→ **Required work**
Copy the lines of the records below word for word, omitting the pictures from your copy.

Part of a data file:
+-------+

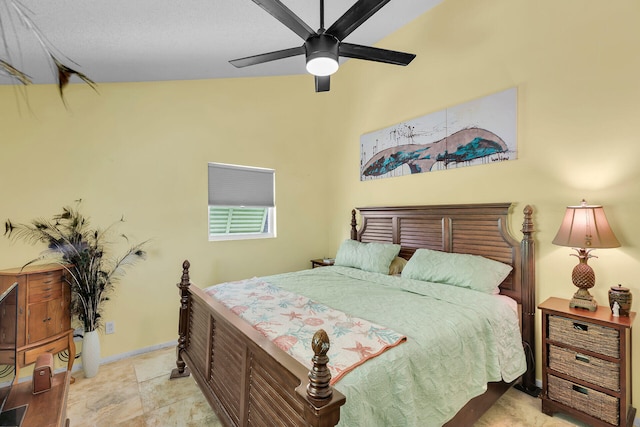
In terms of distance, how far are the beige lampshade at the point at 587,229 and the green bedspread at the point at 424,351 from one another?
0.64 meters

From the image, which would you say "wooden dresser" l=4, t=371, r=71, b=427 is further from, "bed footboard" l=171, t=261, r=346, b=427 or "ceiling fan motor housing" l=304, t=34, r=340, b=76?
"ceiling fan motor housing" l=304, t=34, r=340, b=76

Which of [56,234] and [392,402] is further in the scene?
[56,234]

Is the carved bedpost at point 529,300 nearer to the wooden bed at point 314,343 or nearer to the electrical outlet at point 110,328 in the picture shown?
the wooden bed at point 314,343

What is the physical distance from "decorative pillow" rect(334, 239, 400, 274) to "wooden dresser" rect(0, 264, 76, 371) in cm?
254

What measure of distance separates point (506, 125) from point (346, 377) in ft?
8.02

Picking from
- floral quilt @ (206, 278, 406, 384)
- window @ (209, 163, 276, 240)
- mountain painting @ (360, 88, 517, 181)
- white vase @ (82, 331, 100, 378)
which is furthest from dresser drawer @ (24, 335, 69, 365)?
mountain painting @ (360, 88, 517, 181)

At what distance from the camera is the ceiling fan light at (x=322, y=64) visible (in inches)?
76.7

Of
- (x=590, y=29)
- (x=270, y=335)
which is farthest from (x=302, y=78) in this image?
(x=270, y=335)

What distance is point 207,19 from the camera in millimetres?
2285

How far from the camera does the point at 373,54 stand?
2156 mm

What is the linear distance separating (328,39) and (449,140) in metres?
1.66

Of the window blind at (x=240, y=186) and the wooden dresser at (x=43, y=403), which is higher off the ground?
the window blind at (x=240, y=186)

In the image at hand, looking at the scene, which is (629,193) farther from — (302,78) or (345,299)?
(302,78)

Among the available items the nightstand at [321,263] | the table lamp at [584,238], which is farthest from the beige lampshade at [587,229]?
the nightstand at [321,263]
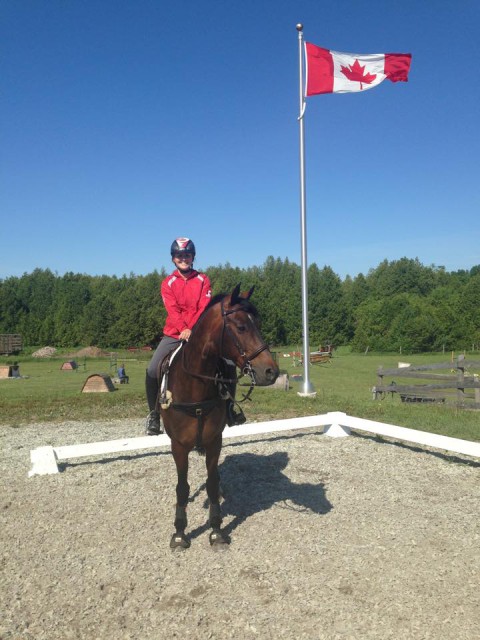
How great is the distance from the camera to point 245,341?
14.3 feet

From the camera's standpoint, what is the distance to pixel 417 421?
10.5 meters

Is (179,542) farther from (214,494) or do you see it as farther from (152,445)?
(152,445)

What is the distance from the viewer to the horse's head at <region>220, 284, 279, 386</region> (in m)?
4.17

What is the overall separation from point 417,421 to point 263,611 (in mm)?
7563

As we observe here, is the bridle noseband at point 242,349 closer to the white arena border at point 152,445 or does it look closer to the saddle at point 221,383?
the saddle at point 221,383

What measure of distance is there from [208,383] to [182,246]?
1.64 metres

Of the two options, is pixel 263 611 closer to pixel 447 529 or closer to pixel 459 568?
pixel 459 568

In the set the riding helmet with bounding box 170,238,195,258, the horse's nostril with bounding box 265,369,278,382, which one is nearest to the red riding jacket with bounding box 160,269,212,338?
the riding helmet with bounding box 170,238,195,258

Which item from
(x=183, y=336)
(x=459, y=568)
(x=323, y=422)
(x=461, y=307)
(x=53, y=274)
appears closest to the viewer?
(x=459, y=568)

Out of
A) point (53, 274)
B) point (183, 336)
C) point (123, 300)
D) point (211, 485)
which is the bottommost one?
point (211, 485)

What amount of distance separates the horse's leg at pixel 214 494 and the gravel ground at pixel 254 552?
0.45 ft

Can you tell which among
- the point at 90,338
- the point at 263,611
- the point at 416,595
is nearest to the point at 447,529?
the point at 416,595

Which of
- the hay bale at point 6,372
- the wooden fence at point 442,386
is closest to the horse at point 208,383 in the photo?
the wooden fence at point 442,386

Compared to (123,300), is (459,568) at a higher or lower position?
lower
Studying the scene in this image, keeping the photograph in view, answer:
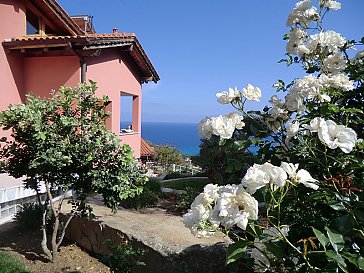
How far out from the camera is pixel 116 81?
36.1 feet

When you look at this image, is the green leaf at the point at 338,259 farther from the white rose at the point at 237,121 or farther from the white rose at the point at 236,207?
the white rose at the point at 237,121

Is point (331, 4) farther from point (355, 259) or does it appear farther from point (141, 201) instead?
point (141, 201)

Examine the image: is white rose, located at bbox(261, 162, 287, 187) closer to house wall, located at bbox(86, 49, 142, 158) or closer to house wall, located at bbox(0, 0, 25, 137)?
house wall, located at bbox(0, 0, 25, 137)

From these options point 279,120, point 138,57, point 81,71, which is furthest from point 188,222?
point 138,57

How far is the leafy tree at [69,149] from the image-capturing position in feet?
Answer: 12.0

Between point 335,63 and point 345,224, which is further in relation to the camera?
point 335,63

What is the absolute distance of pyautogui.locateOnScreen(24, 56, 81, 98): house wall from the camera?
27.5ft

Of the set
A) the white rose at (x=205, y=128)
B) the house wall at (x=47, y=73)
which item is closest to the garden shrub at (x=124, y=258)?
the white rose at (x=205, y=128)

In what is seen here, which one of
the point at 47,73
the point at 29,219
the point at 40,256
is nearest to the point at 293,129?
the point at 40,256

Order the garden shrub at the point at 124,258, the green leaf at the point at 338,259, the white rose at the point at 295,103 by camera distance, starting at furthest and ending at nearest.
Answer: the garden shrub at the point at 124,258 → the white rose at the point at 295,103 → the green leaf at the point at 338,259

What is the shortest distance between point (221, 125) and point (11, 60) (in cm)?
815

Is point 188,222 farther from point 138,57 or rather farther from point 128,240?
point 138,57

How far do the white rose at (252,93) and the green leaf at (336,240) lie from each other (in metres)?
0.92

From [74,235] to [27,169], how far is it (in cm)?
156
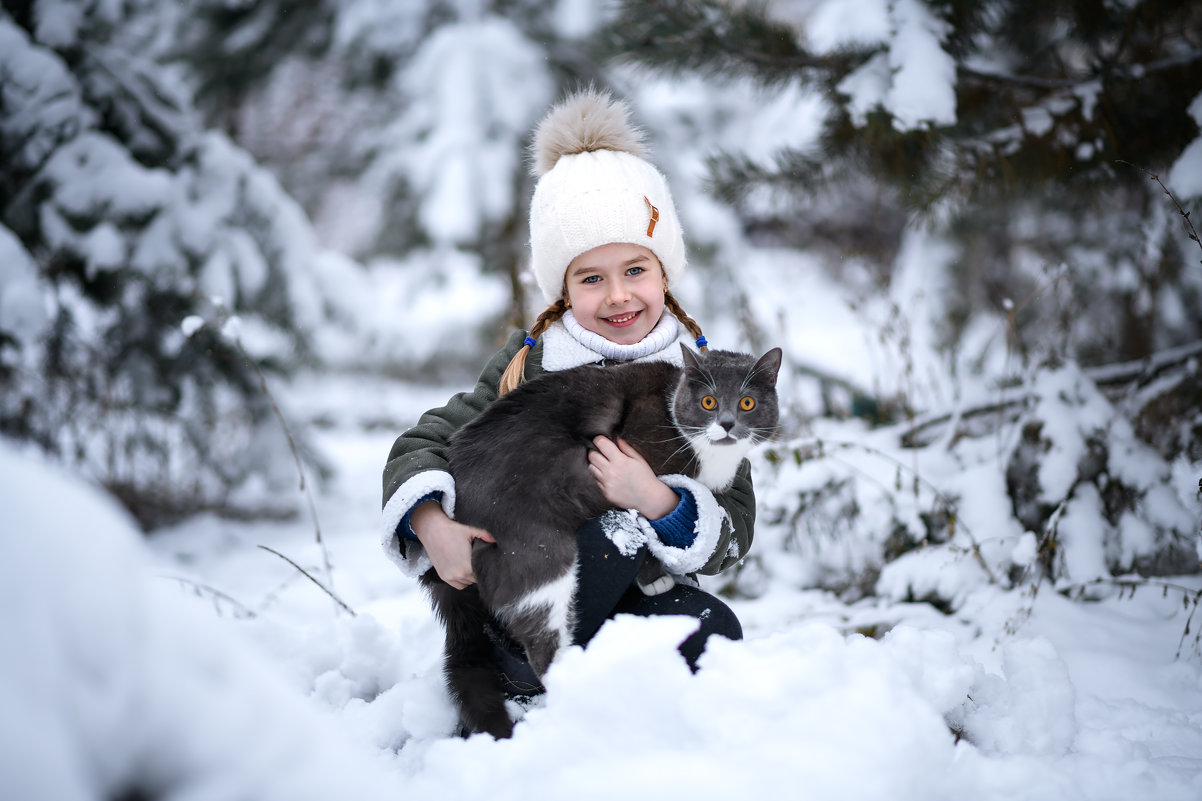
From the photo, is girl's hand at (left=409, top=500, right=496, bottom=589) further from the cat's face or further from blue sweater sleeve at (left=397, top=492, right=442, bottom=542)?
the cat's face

+-------+

→ **Result of the exercise**
In terms of distance, how far are the beige lampshade at the point at 587,229 and the green bedspread at the point at 424,351 from one another?
0.64 meters

From the image, which would you say "wooden dresser" l=4, t=371, r=71, b=427 is further from, "bed footboard" l=171, t=261, r=346, b=427 or "ceiling fan motor housing" l=304, t=34, r=340, b=76?
"ceiling fan motor housing" l=304, t=34, r=340, b=76

Which of [56,234] and [392,402] is further in the scene?
[56,234]

Is the carved bedpost at point 529,300 nearer to the wooden bed at point 314,343 or nearer to the electrical outlet at point 110,328 in the picture shown?
the wooden bed at point 314,343

What is the physical distance from "decorative pillow" rect(334, 239, 400, 274) to "wooden dresser" rect(0, 264, 76, 371) in cm?
254

What measure of distance separates point (506, 125) from point (346, 377) in ft?
8.02

Picking from
- floral quilt @ (206, 278, 406, 384)
- window @ (209, 163, 276, 240)
- mountain painting @ (360, 88, 517, 181)
- white vase @ (82, 331, 100, 378)
which is furthest from dresser drawer @ (24, 335, 69, 365)?
mountain painting @ (360, 88, 517, 181)

At what distance from the camera is the ceiling fan light at (x=322, y=64) visible (in inches)?
76.7

Of
- (x=590, y=29)
- (x=270, y=335)
which is farthest from (x=302, y=78) in this image?
(x=270, y=335)

What distance is point 207,19 from the camera in millimetres?
2285

How far from the camera does the point at 373,54 stand?
2156 mm

What is the linear distance separating (328,39) and (449,140) in metres?
1.66

Of the window blind at (x=240, y=186) and the wooden dresser at (x=43, y=403), which is higher off the ground?
the window blind at (x=240, y=186)

In the image at hand, looking at the scene, which is (629,193) farther from — (302,78) or (345,299)?
(302,78)

Among the available items the nightstand at [321,263] | the table lamp at [584,238], which is farthest from the beige lampshade at [587,229]?
the nightstand at [321,263]
How great is the distance from the camera to point 245,341?
14.3 feet

From the camera's standpoint, what is the distance to pixel 417 421?
10.5 meters

Is (179,542) farther from (214,494) or do you see it as farther from (152,445)?
(152,445)

What is the distance from the viewer to the horse's head at <region>220, 284, 279, 386</region> (in m)?
4.17

What is the overall separation from point 417,421 to point 263,611 (in mm)?
7563

As we observe here, is the bridle noseband at point 242,349 closer to the white arena border at point 152,445 or does it look closer to the saddle at point 221,383?
the saddle at point 221,383

What measure of distance is there from [208,383] to [182,246]?
1.64 metres

Of the two options, is pixel 263 611 closer to pixel 447 529 or closer to pixel 459 568?
pixel 459 568

In the set the riding helmet with bounding box 170,238,195,258, the horse's nostril with bounding box 265,369,278,382, which one is nearest to the red riding jacket with bounding box 160,269,212,338?
the riding helmet with bounding box 170,238,195,258

Which item from
(x=183, y=336)
(x=459, y=568)
(x=323, y=422)
(x=461, y=307)
(x=53, y=274)
appears closest to the viewer?
(x=459, y=568)

Out of
A) point (53, 274)
B) point (183, 336)
C) point (123, 300)
D) point (211, 485)
which is the bottommost one?
point (211, 485)

What amount of distance separates the horse's leg at pixel 214 494 and the gravel ground at pixel 254 552?
0.45 ft

Can you tell which among
- the point at 90,338
- the point at 263,611
- the point at 416,595
is nearest to the point at 447,529?
the point at 416,595

Which of
- the hay bale at point 6,372
- the wooden fence at point 442,386
is closest to the horse at point 208,383 in the photo?
the wooden fence at point 442,386

Compared to (123,300), is (459,568) at a higher or lower position?
lower
Studying the scene in this image, keeping the photograph in view, answer:
How far out from the camera is pixel 116 81?
36.1 feet

When you look at this image, is the green leaf at the point at 338,259 farther from the white rose at the point at 237,121 or farther from the white rose at the point at 236,207?
the white rose at the point at 237,121

Is point (331, 4) farther from point (355, 259) or does it appear farther from point (141, 201) instead?
point (141, 201)

Examine the image: is white rose, located at bbox(261, 162, 287, 187) closer to house wall, located at bbox(86, 49, 142, 158) or closer to house wall, located at bbox(0, 0, 25, 137)?
house wall, located at bbox(0, 0, 25, 137)

From these options point 279,120, point 138,57, point 81,71, which is furthest from point 188,222?
point 138,57

How far is the leafy tree at [69,149] from the image-capturing position in feet?
Answer: 12.0

Between point 335,63 and point 345,224, which is further in relation to the camera?
point 335,63

What is the absolute distance of pyautogui.locateOnScreen(24, 56, 81, 98): house wall from the camera?
27.5ft

Of the set
A) the white rose at (x=205, y=128)
B) the house wall at (x=47, y=73)
which item is closest to the garden shrub at (x=124, y=258)?
the white rose at (x=205, y=128)

In what is seen here, which one of
the point at 47,73
the point at 29,219
the point at 40,256
is nearest to the point at 293,129?
the point at 40,256

Order the garden shrub at the point at 124,258, the green leaf at the point at 338,259, the white rose at the point at 295,103 by camera distance, starting at furthest and ending at nearest.
Answer: the garden shrub at the point at 124,258 → the white rose at the point at 295,103 → the green leaf at the point at 338,259

What is the shortest distance between point (221, 125) and point (11, 60) (in cm)?
815

Is point 188,222 farther from point 138,57 or rather farther from point 128,240?
point 138,57

How far do the white rose at (252,93) and the green leaf at (336,240) lie from each other (in metres)?
0.92

From [74,235] to [27,169], how far is it (in cm)?
156
From the photo, is girl's hand at (left=409, top=500, right=496, bottom=589) further from the cat's face or further from blue sweater sleeve at (left=397, top=492, right=442, bottom=542)?
the cat's face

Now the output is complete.